Een spier hecht zich aan de oorsprong van de spier of het inbrengen van de spier. Het inbrengen van een spier wordt gedefinieerd als de plaats waar het ene uiteinde van een spier is vastgemaakt aan het vrij bewegende bot van het gewricht.
Om de bewegingen van spieren en gewrichten te begrijpen, zijn er vier dingen die u in gedachten moet houden:
- Beweging vindt plaats bij gewrichten, aangezien het ene bot vrij werkt terwijl het andere relatief stationair blijft.
De botten kunnen en zullen van rol wisselen, afhankelijk van de actie die u maakt en de positie waarin u zich bevindt. Een voorbeeld is de vergelijking van heupflexie tijdens het lopen versus tijdens het bukken. Beiden gebruiken dezelfde heupbeweging - flexie - maar als u loopt, is uw been vrij beweeglijk. Wanneer je met de heupen voorover buigt, is je bekken het bot dat de beweging uitvoert. - Spieren zijn krachtig en hun positie optimaliseert hun kracht. Spieren hechten zich aan beide uiteinden van een gewricht aan het bot en kruisen de gewrichtsruimte. Op deze manier controleren spieren de beweging van het gewricht en ondersteunen ze ook de integriteit van de gewrichtsruimte.
- Spieraanhechtingen worden vaak genoemd op basis van hun functionaliteit, dus het label dat aan een insertie wordt gegeven, kan een verwijzing bevatten naar het bot dat gewoonlijk beweegt. We lopen bijvoorbeeld meer dan dat we bij de heupen voorover buigen. En de namen van sommige spieren die van bekken naar dijbeen gaan, weerspiegelen het feit dat het dijbeen het bot is dat beweegt tijdens het lopen. De rectus femoris is een grote dikke spier aan de voorkant van je dij. Het woord "femoris" verwijst naar uw dijbeen.

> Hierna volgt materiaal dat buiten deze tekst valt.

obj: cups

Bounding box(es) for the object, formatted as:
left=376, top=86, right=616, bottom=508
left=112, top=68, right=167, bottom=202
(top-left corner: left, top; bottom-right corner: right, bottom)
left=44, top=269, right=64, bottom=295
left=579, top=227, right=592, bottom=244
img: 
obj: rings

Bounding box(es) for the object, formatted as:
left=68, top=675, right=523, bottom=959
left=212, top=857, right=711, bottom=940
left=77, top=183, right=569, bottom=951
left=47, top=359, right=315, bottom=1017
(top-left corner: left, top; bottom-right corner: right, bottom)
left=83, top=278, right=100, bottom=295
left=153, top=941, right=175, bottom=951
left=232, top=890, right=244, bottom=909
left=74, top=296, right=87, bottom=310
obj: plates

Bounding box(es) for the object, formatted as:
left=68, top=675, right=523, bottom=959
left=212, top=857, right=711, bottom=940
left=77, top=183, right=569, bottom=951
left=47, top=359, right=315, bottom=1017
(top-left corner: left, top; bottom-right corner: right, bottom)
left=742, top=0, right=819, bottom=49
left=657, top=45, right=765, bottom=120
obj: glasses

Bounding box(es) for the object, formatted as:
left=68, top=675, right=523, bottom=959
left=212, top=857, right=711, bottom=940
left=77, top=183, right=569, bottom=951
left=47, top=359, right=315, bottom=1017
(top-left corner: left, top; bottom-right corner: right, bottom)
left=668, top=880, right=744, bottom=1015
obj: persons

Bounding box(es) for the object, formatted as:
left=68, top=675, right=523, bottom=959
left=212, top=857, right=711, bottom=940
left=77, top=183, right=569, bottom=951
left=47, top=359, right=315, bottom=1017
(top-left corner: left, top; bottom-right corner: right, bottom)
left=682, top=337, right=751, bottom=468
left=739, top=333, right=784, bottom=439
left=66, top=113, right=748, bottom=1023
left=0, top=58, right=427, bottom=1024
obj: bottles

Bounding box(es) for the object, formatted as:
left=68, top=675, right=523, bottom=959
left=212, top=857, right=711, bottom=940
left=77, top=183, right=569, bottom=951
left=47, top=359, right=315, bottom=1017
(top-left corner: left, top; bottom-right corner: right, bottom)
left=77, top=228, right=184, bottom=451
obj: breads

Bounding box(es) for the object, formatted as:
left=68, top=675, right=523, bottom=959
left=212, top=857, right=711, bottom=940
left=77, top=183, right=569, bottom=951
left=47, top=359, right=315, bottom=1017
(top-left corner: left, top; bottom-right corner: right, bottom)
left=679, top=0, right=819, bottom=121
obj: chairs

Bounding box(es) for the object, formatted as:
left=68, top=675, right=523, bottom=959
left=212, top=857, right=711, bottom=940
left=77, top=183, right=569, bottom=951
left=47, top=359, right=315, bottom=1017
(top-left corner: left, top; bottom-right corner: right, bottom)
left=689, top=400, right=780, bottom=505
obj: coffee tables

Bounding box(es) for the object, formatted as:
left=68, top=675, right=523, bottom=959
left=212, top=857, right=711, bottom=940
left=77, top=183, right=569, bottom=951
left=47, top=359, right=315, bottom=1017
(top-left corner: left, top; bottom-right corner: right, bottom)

- Het deel van de spier dat zich tussen 2 uiteinden bevindt, staat bekend als de buik van de spier.
De grootte, richting en vorm van een spier en zijn aanhechtingen maken deel uit van wat het bewegingsbereik en de flexibiliteit van het gewricht bepaalt. Deze factoren helpen ook bij het bepalen van de beste manieren waarop u uw verschillende spieren kunt versterken.
Pixlefit / Getty-afbeeldingen
Het inbrengen van de sternocleidomastoïde spier of SCM
Een prominente spier in de nek is de sternocleidomastoïde (SCM). De belangrijkste taak van de SCM is om uw hoofd te draaien en te kantelen, en het helpt ook wanneer u uw hoofd naar voren of naar achteren buigt.
Deze spier loopt van het borstbeen / sleutelbeen (oorsprong) naar het mastoïdproces (inbrengen). Het mastoïdproces is een kleine projectie van bot achter je oor. Om het mastoïdproces te voelen, kun je dat stukje bot achter je oor met je vinger aanraken.
De oorsprong van de SCM splitst zich eigenlijk in twee delen, die elk aan verschillende, maar nabijgelegen gebieden hechten.
Elk deel van de oorsprong wordt beschreven als een hoofd. Een hoofd van de SCM ontstaat bovenop het sleutelbeen, dicht bij het midden van je lichaam. Het andere hoofd vindt zijn oorsprong aan de buitenkant van de bovenkant van je borstbeen.
Inbrengen van de Latissimus Dorsi-spier, of de 'Lats'
Laten we vervolgens kijken naar de latissimus dorsi-spier. Dit is een zeer grote rugspier die voornamelijk begint in het gebied rond je heupen en rug en helemaal doorloopt tot aan je bovenste extremiteit. Deze grote spier vindt zijn oorsprong in het bekken, de ribben, de thoracolumbale fascia en enkele wervels.
Ondanks zijn grootte loopt de latissimus dorsi-spier uiteindelijk taps toe naar een inbrengpunt dat zich aan de binnenkant van je humerus bevindt. Het opperarmbeen is het bovenarmbeen.